Com as ferramentas dadas, e as noções a respeito de fato social, crime e patologia, um ultimo exemplo: um morador de rua pode construir um barraco em algum reduto qualquer da cidade, este mesmo morador será vigiado, controlado de diversas formas, seja pela própria consciência, pela própria submissão ao espaço social ao qual foi socialmente relegado, seja pelo julgamento da sociedade que o mantém politicamente silenciado, seja pelos olhos da polícia e da justiça caso haja qualquer ofensa às letras da lei. O que aconteceria se um conjunto maior de indivíduos sem teto aglutinasse em torno de um ato transgressor como a invasão de uma propriedade privada? Ação essa que ofende a lei, os costumes da sociedade, e até próprio pensamento social como um elemento naturalizado de coerção, de controle que falhou em seu propósito de existir, mas em contrapartida não representa o núcleo, o conjunto da sociedade. Podemos considerar que este grupo de sem tetos é um ramo doente? Há nele um risco patológico? Algo que deve ser suprimido, neutralizado, antes que se generalize o suficiente para se impor uma revolução que um manifestação isolada jamais seria capaz? Para Durkheim, a revolução é possível?

Entendemos que o crime é normal, como um fato social necessário para que a vida social mantenha-se no caminho natural da evolução moral, e do próprio direito.
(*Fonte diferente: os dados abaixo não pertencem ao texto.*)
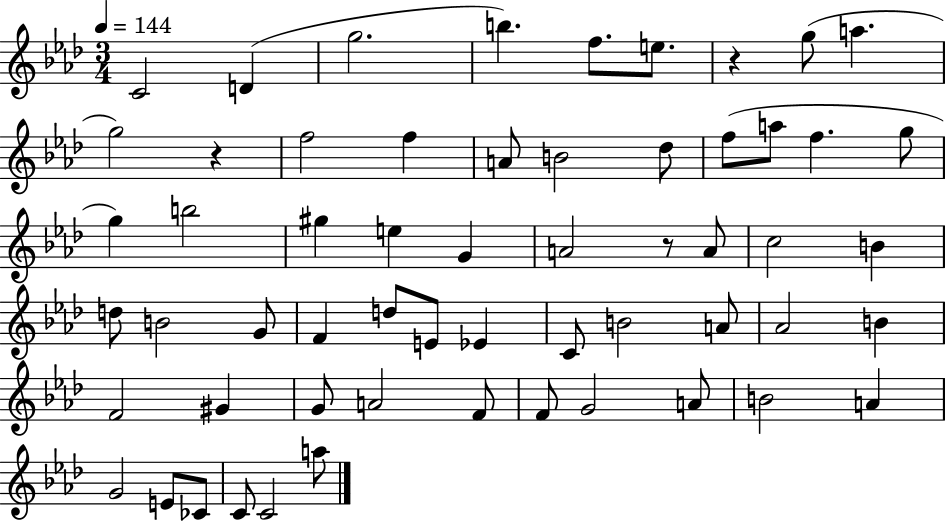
C4/h D4/q G5/h. B5/q. F5/e. E5/e. R/q G5/e A5/q. G5/h R/q F5/h F5/q A4/e B4/h Db5/e F5/e A5/e F5/q. G5/e G5/q B5/h G#5/q E5/q G4/q A4/h R/e A4/e C5/h B4/q D5/e B4/h G4/e F4/q D5/e E4/e Eb4/q C4/e B4/h A4/e Ab4/h B4/q F4/h G#4/q G4/e A4/h F4/e F4/e G4/h A4/e B4/h A4/q G4/h E4/e CES4/e C4/e C4/h A5/e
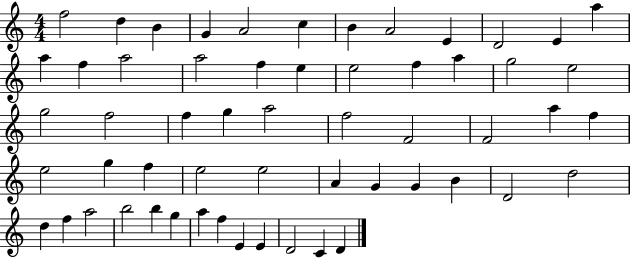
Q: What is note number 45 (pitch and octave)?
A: D5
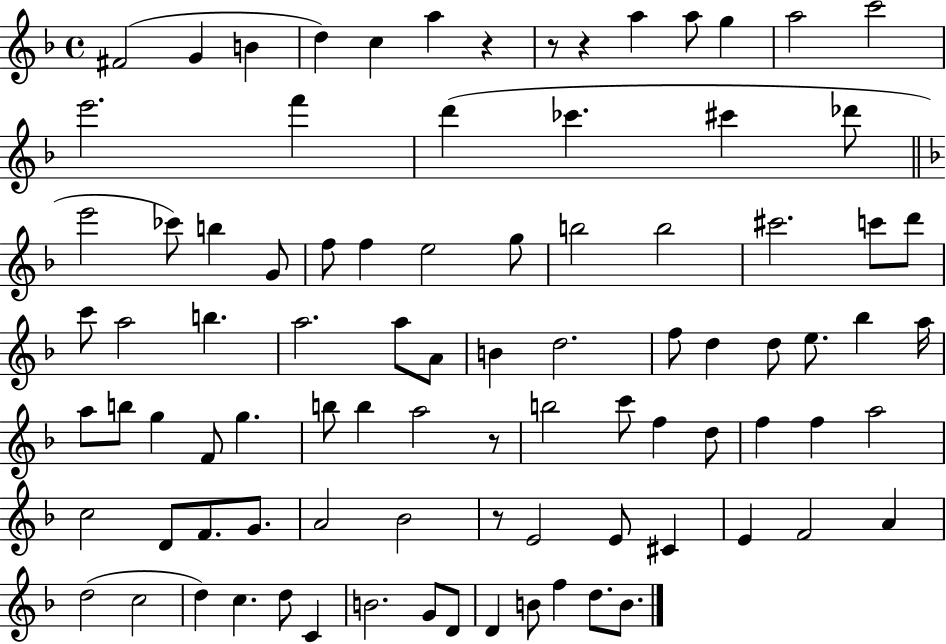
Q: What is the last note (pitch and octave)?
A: B4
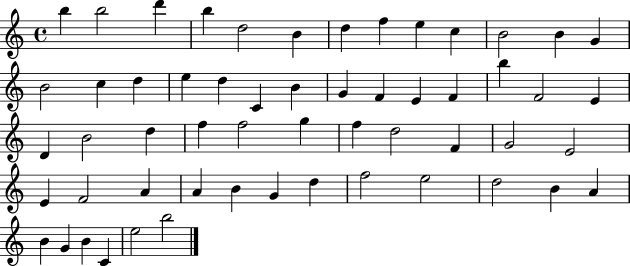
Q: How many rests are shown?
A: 0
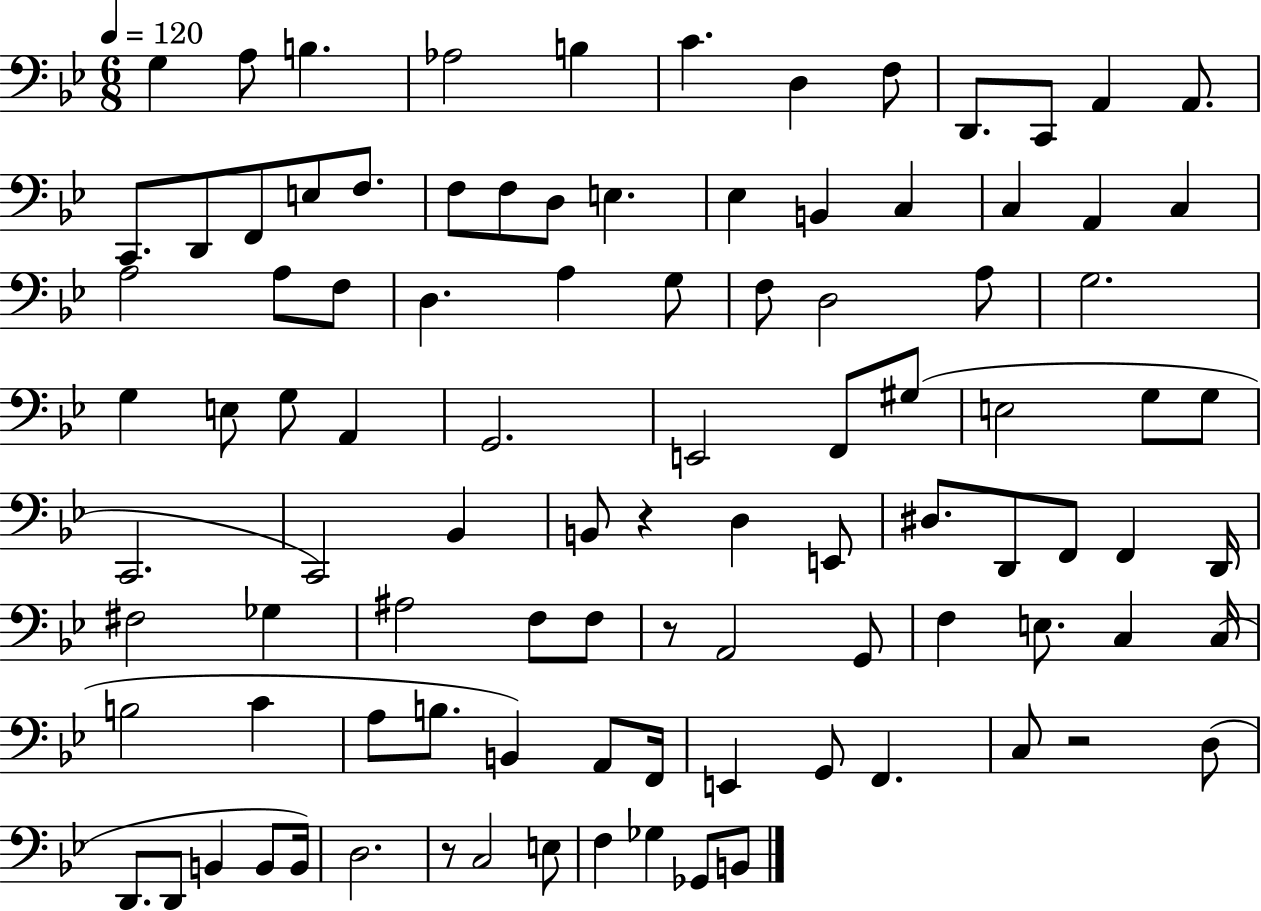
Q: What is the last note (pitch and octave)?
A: B2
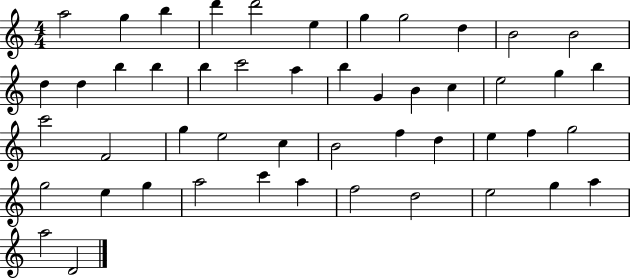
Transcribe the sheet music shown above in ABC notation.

X:1
T:Untitled
M:4/4
L:1/4
K:C
a2 g b d' d'2 e g g2 d B2 B2 d d b b b c'2 a b G B c e2 g b c'2 F2 g e2 c B2 f d e f g2 g2 e g a2 c' a f2 d2 e2 g a a2 D2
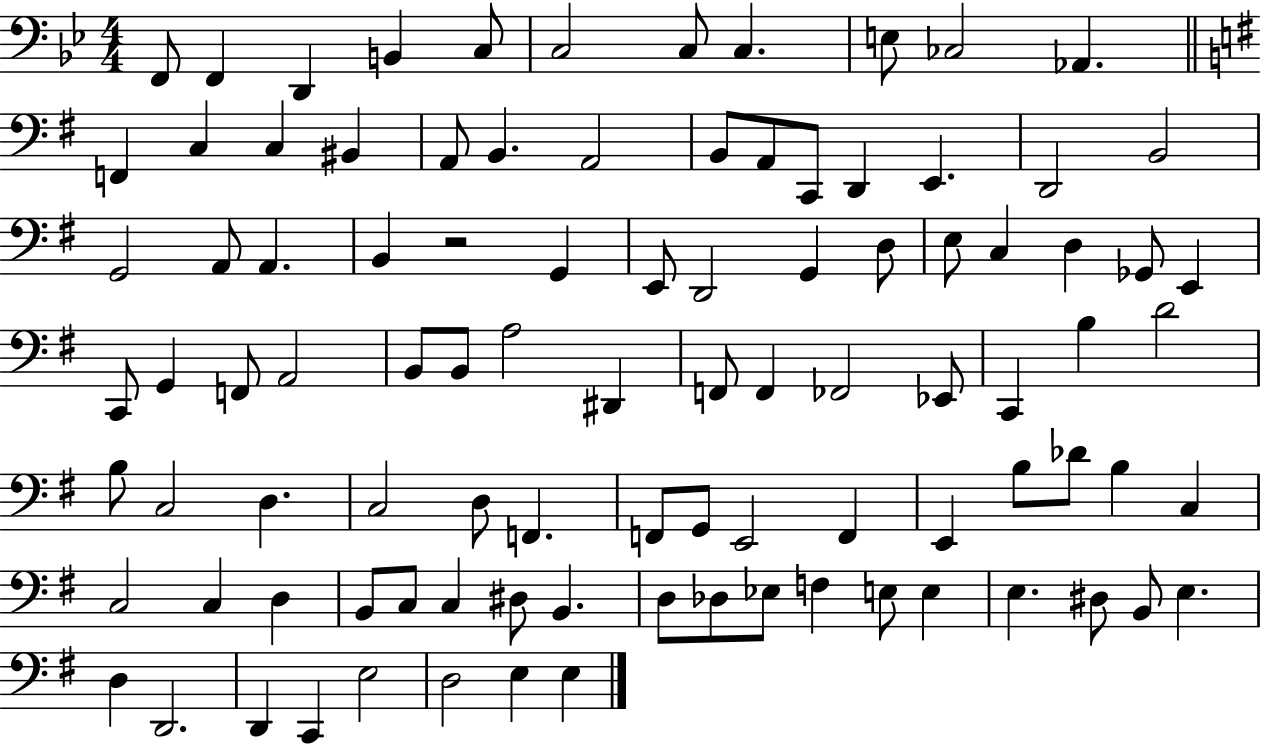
{
  \clef bass
  \numericTimeSignature
  \time 4/4
  \key bes \major
  f,8 f,4 d,4 b,4 c8 | c2 c8 c4. | e8 ces2 aes,4. | \bar "||" \break \key g \major f,4 c4 c4 bis,4 | a,8 b,4. a,2 | b,8 a,8 c,8 d,4 e,4. | d,2 b,2 | \break g,2 a,8 a,4. | b,4 r2 g,4 | e,8 d,2 g,4 d8 | e8 c4 d4 ges,8 e,4 | \break c,8 g,4 f,8 a,2 | b,8 b,8 a2 dis,4 | f,8 f,4 fes,2 ees,8 | c,4 b4 d'2 | \break b8 c2 d4. | c2 d8 f,4. | f,8 g,8 e,2 f,4 | e,4 b8 des'8 b4 c4 | \break c2 c4 d4 | b,8 c8 c4 dis8 b,4. | d8 des8 ees8 f4 e8 e4 | e4. dis8 b,8 e4. | \break d4 d,2. | d,4 c,4 e2 | d2 e4 e4 | \bar "|."
}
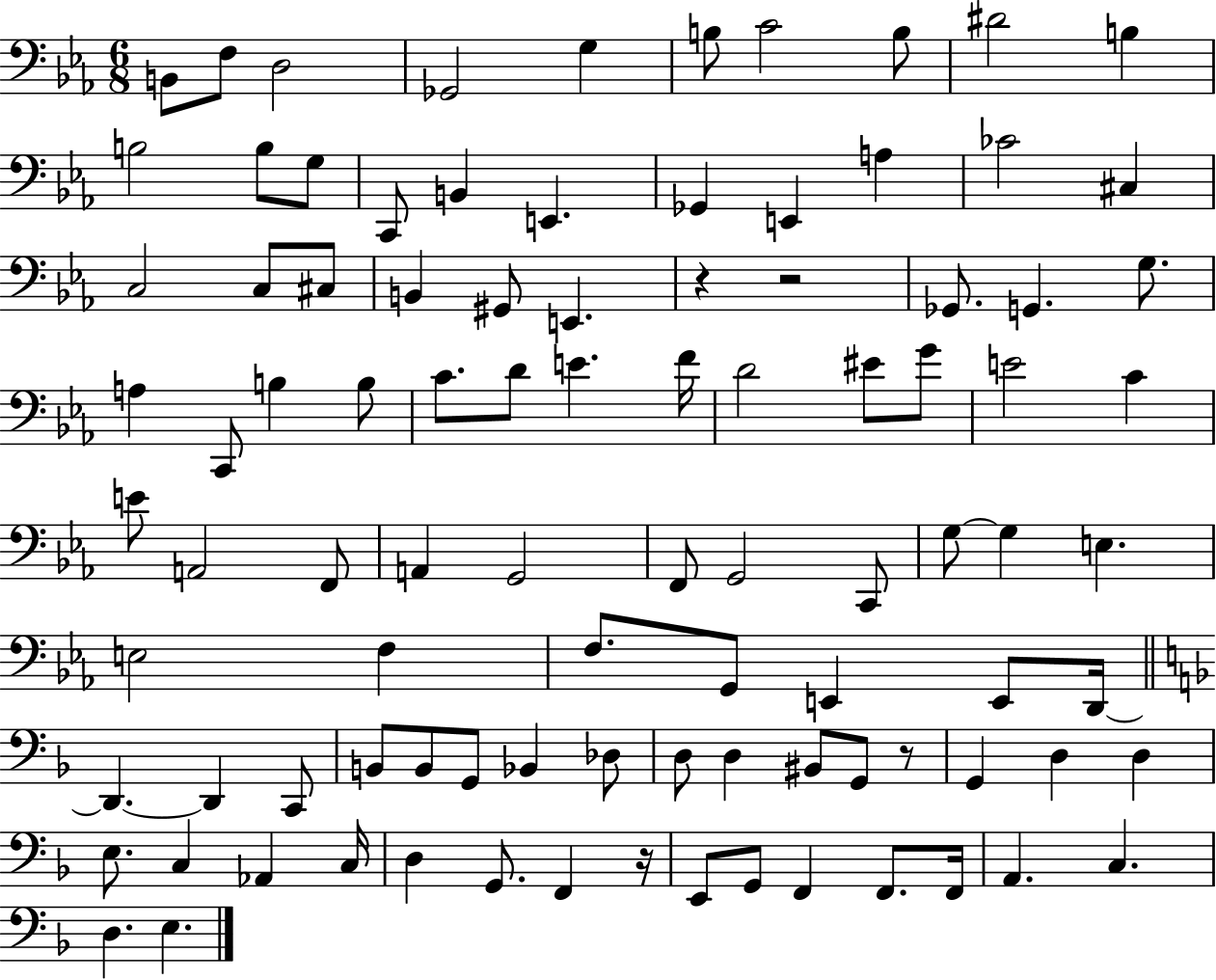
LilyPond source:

{
  \clef bass
  \numericTimeSignature
  \time 6/8
  \key ees \major
  b,8 f8 d2 | ges,2 g4 | b8 c'2 b8 | dis'2 b4 | \break b2 b8 g8 | c,8 b,4 e,4. | ges,4 e,4 a4 | ces'2 cis4 | \break c2 c8 cis8 | b,4 gis,8 e,4. | r4 r2 | ges,8. g,4. g8. | \break a4 c,8 b4 b8 | c'8. d'8 e'4. f'16 | d'2 eis'8 g'8 | e'2 c'4 | \break e'8 a,2 f,8 | a,4 g,2 | f,8 g,2 c,8 | g8~~ g4 e4. | \break e2 f4 | f8. g,8 e,4 e,8 d,16~~ | \bar "||" \break \key f \major d,4.~~ d,4 c,8 | b,8 b,8 g,8 bes,4 des8 | d8 d4 bis,8 g,8 r8 | g,4 d4 d4 | \break e8. c4 aes,4 c16 | d4 g,8. f,4 r16 | e,8 g,8 f,4 f,8. f,16 | a,4. c4. | \break d4. e4. | \bar "|."
}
Quando na sociedade, e por consequência na lei, não havia um consenso a respeito do divorcio, a separação era considerada um crime. Quando o conjunto de criminosos, ou seja, de casamentos desfeitos alcançou uma certa aprovação social, consequentemente a lei também se altera. Mas como tratar o patológico nos termos do exemplo anterior? Para Durkheim é dever do homem de estado atuar como um médico, que “por meio de uma boa higiene, previne a eclosão das doenças, e, quanto estas se declaram, procura sana-las” antes que evoluam para uma revoluções, deve-se atuar com “regular perseverança para manter o estado normal, restabelecendo-o se perturbado” (P. 69). Mas para tratar a doença é necessário que se estabeleça antes a imagem do que é uma saúde desejável. Para a patologia criada pelos sem teto transgressores, qual é o remédio? É prover moradia digna? É higienizar a cidade relegando-os aos locais mais afastados e precários? É liquida-los? O que é socialmente desejável em uma sociedade composta por princípios capitalistas? Deve-se garantir a saúde segundo quem tem a posse individual de bens ou segundo quem mal tem a posse da própria vida? Como Durkheim definiria os tipos sociais desta sociedade aqui descrita? Tendo em vista que uma das regras de seu método sociológico é que se deve distinguir o conjunto de acordo com os indivíduos que o compõe (P. 78), quais são os tipos sociais de relevância e quais são os tipos invisíveis nesta análise? O capital e a consequente existência normal da pobreza. Pobreza, assim como o crime, é considerado algo normal. O Capital, assim como o crime e a pobreza, é considerado normal. Será essa a imagem do que é uma saúde social aceitável? Este e outros exemplos não foram dados pelo autor, mas a leitura do livro desperta diversas reflexos a aproximações de questionamentos mais ligados ao contemporâneo, as mazelas atuais.

 

Referências Bibliográficas:

DURKHEIM, Émile. As regras do método sociológico. São Paulo: Companhia Editora Nacional, 4ed, 1966.